My first post-call visit to a police station was with the Director of Public Prosecutions in Calabar, during my NYSC year. The smell was rancid and there were half-naked men, begging with all the energy that was left in them, that we buy them bread from the girl walking past, hawking. We didn’t (how does the head of prosecutions buy food for suspects while on an official visit?) and it seems one of them broke into tears. I have either carried that rancid stench with me in my head over the years, or all police stations have that combined smell of putrefying bodily waste and grey matter.
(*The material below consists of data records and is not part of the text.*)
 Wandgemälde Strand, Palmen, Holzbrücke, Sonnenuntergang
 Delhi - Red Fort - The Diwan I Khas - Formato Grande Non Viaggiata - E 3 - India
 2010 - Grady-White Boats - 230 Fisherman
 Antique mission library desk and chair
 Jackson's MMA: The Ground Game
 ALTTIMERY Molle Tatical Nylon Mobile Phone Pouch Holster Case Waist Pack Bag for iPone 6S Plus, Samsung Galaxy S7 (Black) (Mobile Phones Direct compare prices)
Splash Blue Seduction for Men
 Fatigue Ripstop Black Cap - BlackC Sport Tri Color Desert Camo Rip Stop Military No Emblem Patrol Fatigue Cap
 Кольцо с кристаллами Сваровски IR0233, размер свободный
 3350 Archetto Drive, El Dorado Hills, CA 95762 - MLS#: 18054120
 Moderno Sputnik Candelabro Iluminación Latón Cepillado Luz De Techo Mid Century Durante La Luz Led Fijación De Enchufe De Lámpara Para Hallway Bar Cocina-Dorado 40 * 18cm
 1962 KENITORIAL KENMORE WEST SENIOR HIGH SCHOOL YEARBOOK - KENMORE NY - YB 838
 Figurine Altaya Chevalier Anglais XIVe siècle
Another time, an idiot driving a long vehicle swerved in front of me without warning and took off my entire front bumper. The whole world, including the police at the scene, knew he was liable but he refused to accept (not being the owner of the truck), so we ended up going to the police station. Apart from having to pay a N5,000 “VIO Fee” (there was no inspection) to “bail’ my car, I was shaken by another incident that occurred while I was writing my statement. A man was brought in in cuffs and told to sit beside me on the bench. Apparently, someone had a stabbed a trader and run into this man’s shop and, somehow, he’d allegedly helped the stabber escape. About 10 minutes after he arrived, still sitting beside me, word reached the station that the stabbed trader had died before reaching the hospital. “You’re in big, big trouble, this man,” the arresting officer said and then dealt him that vicious Police/Soldier/MOPOL slap we’ve all heard about. I swear an air tsunami blew from the man’s face to mine, causing my face to sting.
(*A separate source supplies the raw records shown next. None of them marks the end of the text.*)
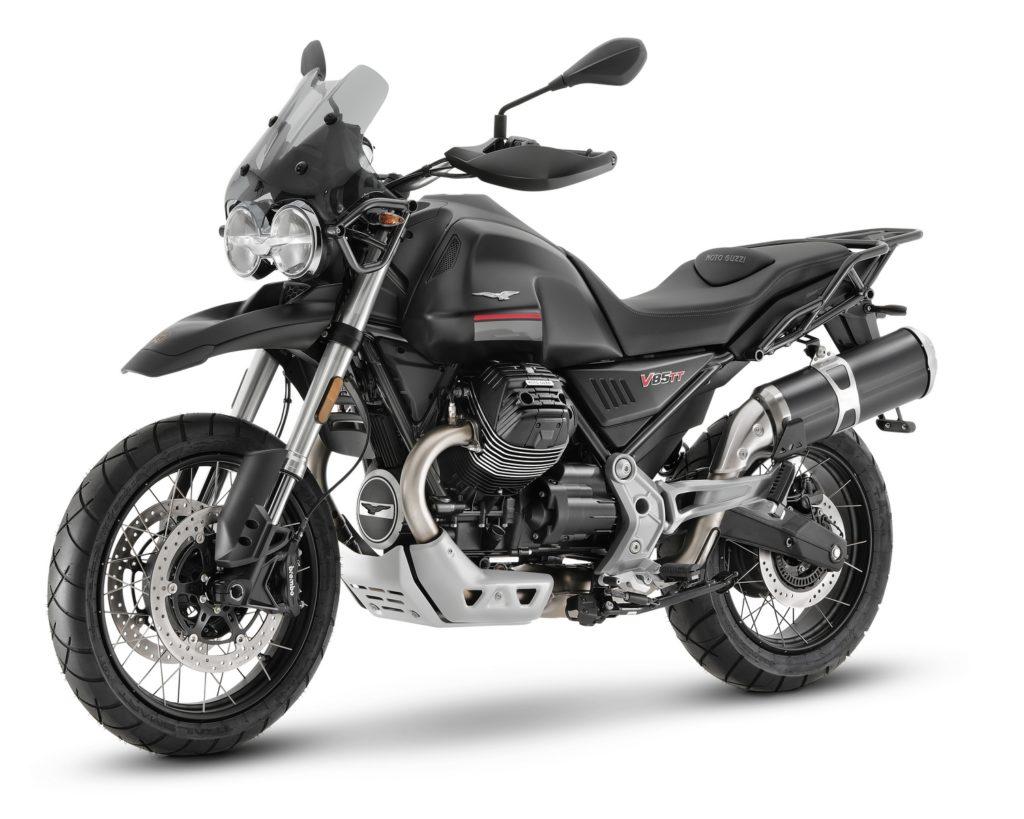 Moto Guzzi V85 2021 motore euro 5 cerchi pneumatici tubeless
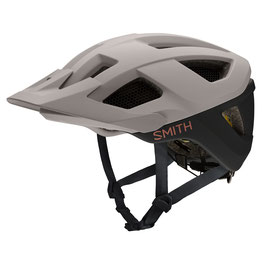 SMITH HELM SESSION MIPS MATTE TUSK BLACK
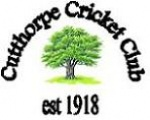 Cutthorpe Cricket Club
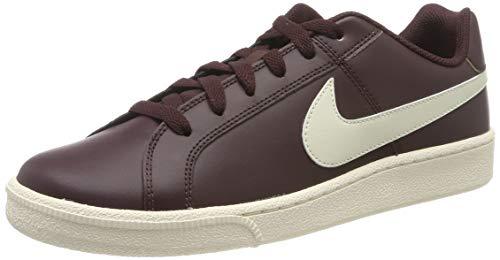Zapatillas Nike Court Royale solo 37.9€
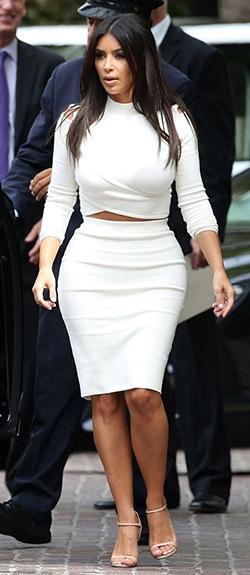 kim-kardashian-Jonathan-Simkhai-Cutout-Turtleneck-Top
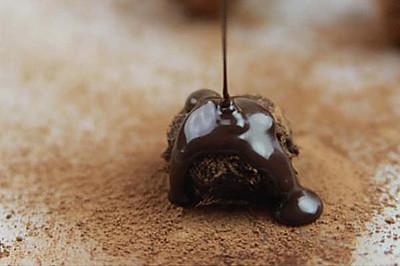 【番茄配方】松露巧克力——美味巧克力融化你心
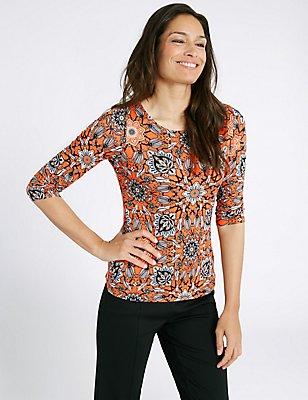 Mosaic Print Round Neck 3/4 Sleeve T-Shirt, TEAL MIX, catlanding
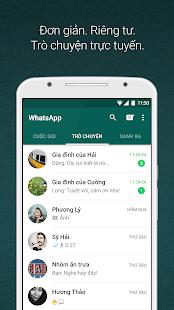 WhatsApp Messenger - screenshot thumbnail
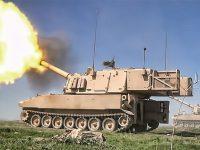 Obús Paladin autopropulsado de 155mm haciendo fuego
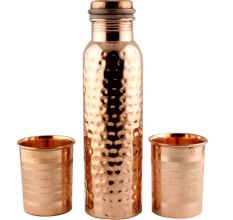 Hand Hammered Copper Water Bottle With 2 Glasses set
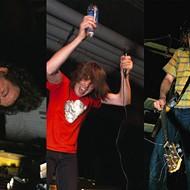 The Best St. Louis Noise/Experimental Concerts: March 2015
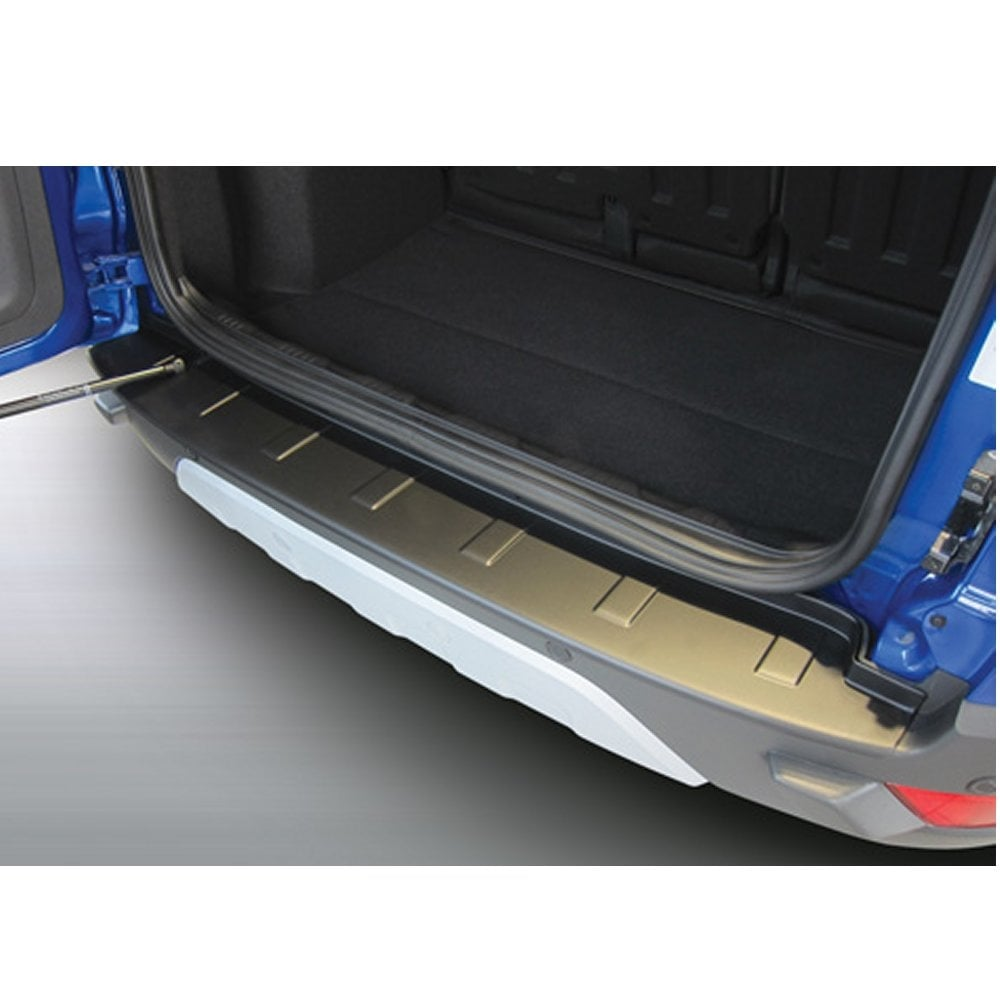 Rear Bumper Guard Ford Ecosport 1 2014 Gt From Direct Car Parts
This past week, I was at a SARS (Special Anti-Robbery Squad)office, to follow up on an arrest for theft and the ensuing investigation. There were lots of men walking about with automatic weapons and guns always make me edgy. More than this, I was being given the runaround because I was trying to negotiate my way out of a 10% recovery fee. But shhhh! no one in authority is to know about this . And if you believe our President, quoting an Adolphus Hitler, corruption only exists because we don’t stop talking about it.
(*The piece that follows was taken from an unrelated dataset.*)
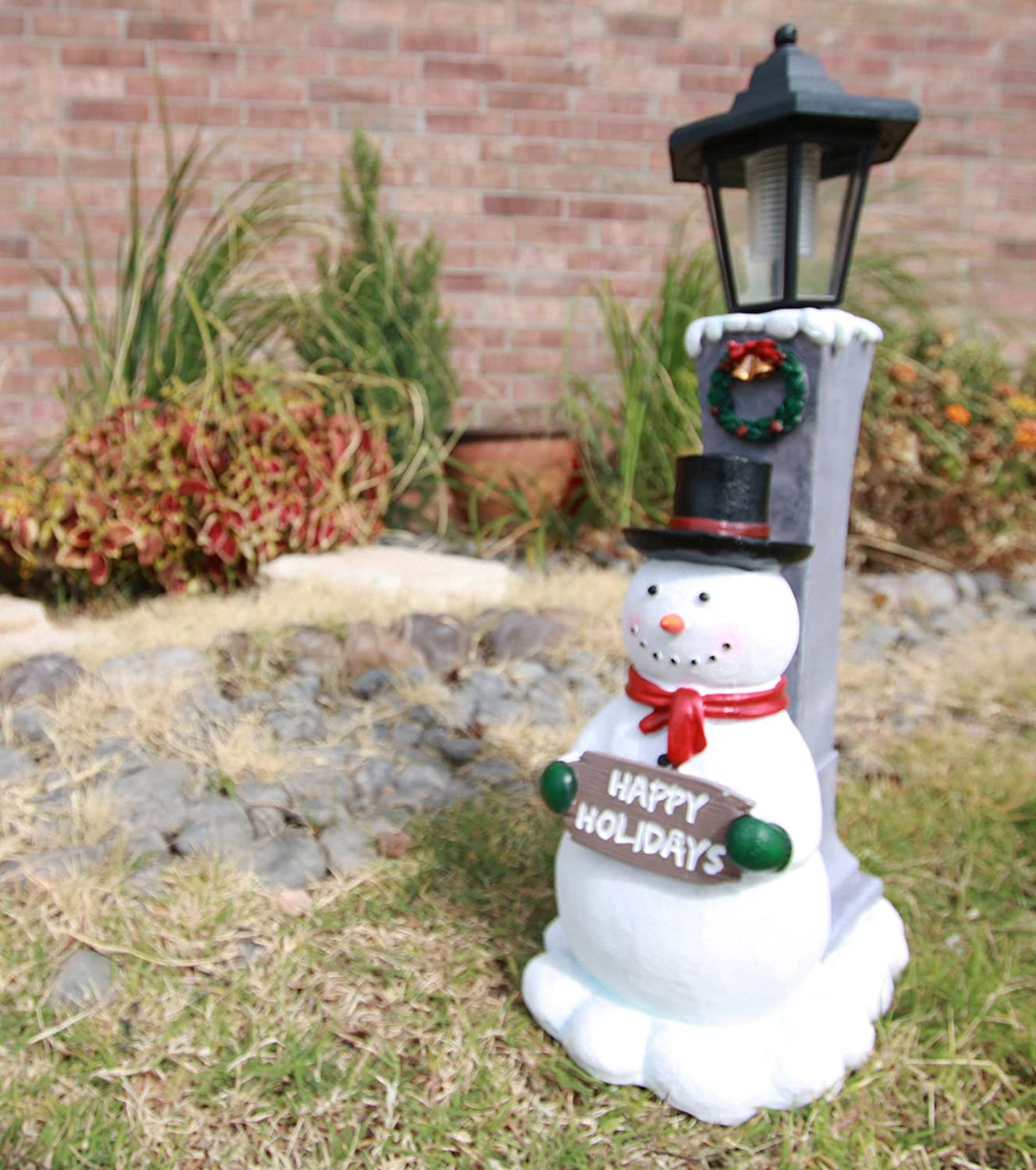 "Ebros Jolly Christmas Season Frosty The Snowman Decorative Statue With Solar LED Light Lantern Lamp 18.5""H As Home Patio Guest Greeter Welcome Decor With Happy Holidays Sign Plaque"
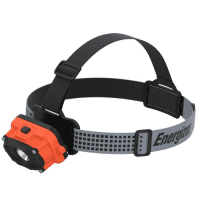 Energizer Atex LED 130lm headlight, ISHD32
While waiting, one police officer, who also finds time to farm, began to complain about the lack of real government support for farming. He ridiculed last year’s telephone intervention, as well as this year’s fertiliser reforms. “They’ve taken our names, for over 5 weeks now, no fertiliser. But I’m sure they’ve used our names to process the money.” Then he segues into how he used to be on patrol at the ports, guarding the fertiliser silos. “They take over 70% to the North”, he alleged, “but it doesn’t even stay there…it crosses the border into Niger and Chad!” Those evil Niger and Chad borders again.
Another officer walked in and complained that the place smelled “like a bloody hospital.” I reckon he was from another division. “Oh, there are robbery suspects next door”, he was informed, “and they have bullet wounds. They get treatment while in custody.” I squirmed a little more.